Текст →
--
Но лучшее, что он сделал, это был взрыв главного трансформатора, охранявшегося днем и ночью немецкими часовыми и окруженного предохранительными проволочными заграждениями, по которым проходил электрический ток. Немцы были совершенно уверены, что трансформатору не угрожает никакая опасность. И они сохранили эту уверенность до того момента, пока трансформатор не взлетел в воздух.
Как ему удалось пробраться сквозь эти проволочные заграждения и обмануть бдительность немецких часовых? Он теоретически признавал потом, что его жизнь была в опасности. Но он меньше всего был склонен ее преувеличивать. «Я, конечно, был готов умереть, — писал он, — но, как видите, я жив».
Тем, что он жив, он обязан счастливой случайности. Я знал еще одного человека, тоже из русского экспедиционного корпуса. Его кличка была Проспер. Он был ближайшим сотрудником Антона Васильевича, и на нем лежала обязанность первого контакта с бежавшими советскими пленными, и он был готов принять на себя опасность немецкой провокации. Это он был руководителем группы партизан, уехавших на фронт в багажном вагоне перегруженного поезда, о котором я упоминал. Его погубило то же самое отсутствие чувства страха, которое сделало возможным взрыв трансформатора. Но тут, к несчастью, не оказалось этой случайности, и я боюсь, что никогда не услышу больше голоса Проспера, который мог бы сказать: «Как видите, я жив». Я никогда не разговаривал с ними об отличии советского режима от политических режимов Европы, но косвенные вопросы этого рода не могли, конечно, не возникать. И тогда я убедился в самом главном, самом для них характерном в этом смысле: они не чувствуют, так сказать, контуров режима, они не представляют себе ничего другого. Те вопросы, которые кажутся естественными в Европе — правовые, социальные, экономические, — в их представлении не возникают: то, в чем они живут, настолько непреложно и естественно, что иначе быть не может, и простая возможность обсуждения этого им кажется совершенно праздной. Вне этого они не могли бы вообразить, как будет идти существование. Они, чаще всего, избавлены от забот о насущном хлебе, от вопроса о личном обеспечении; они получают жалованье, потом будут получать пенсию, и всюду, в любой области, на страже их личных интересов стоит вездесущее, всеобъемлющее, всезнающее государство, к авторитету которого они питают безграничное, без тени сомнения, доверие. Они знают, что где бы они ни находились — под землей, под водой, на Северном полюсе, на арктической льдине, — им помогут, их поддержат, о них позаботятся.
--
Исходные данные →
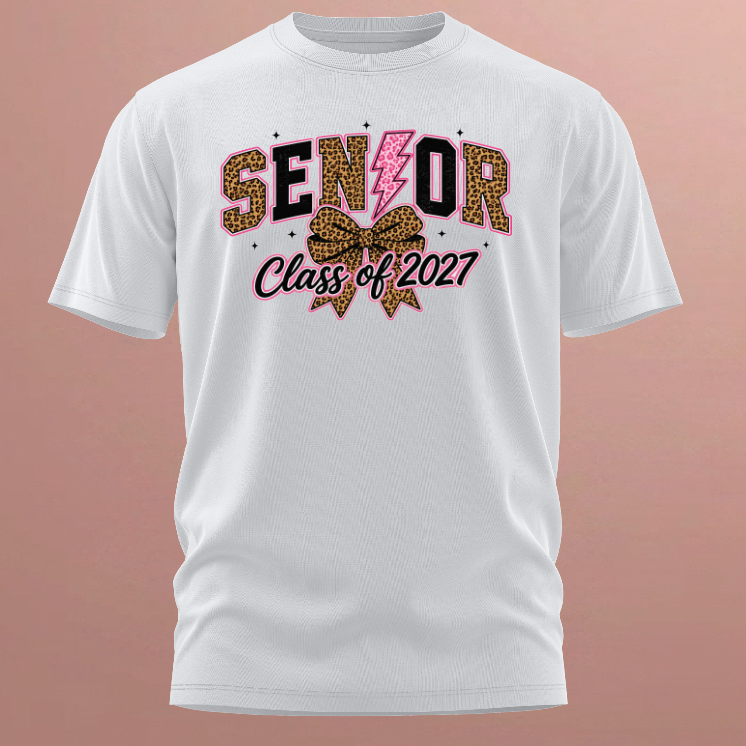 A white short-sleeve t-shirt with a 'Senior Class of 2027' graphic on the chest, featuring leopard print and pink details, displayed against a solid pinkish background.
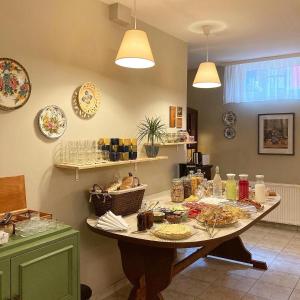a table with plates and dishes on it in a kitchen at Vila Dunavski Raj in Golubac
--
Задача → Подставьте «караульными» вместо «часовыми» и приведите отрывок о взрыве трансформатора между «Но лучшее, что» и «взлетел в воздух.» включительно.

Решение →
Но лучшее, что он сделал, это был взрыв главного трансформатора, охранявшегося днем и ночью немецкими караульными и окруженного предохранительными проволочными заграждениями, по которым проходил электрический ток. Немцы были совершенно уверены, что трансформатору не угрожает никакая опасность. И они сохранили эту уверенность до того момента, пока трансформатор не взлетел в воздух.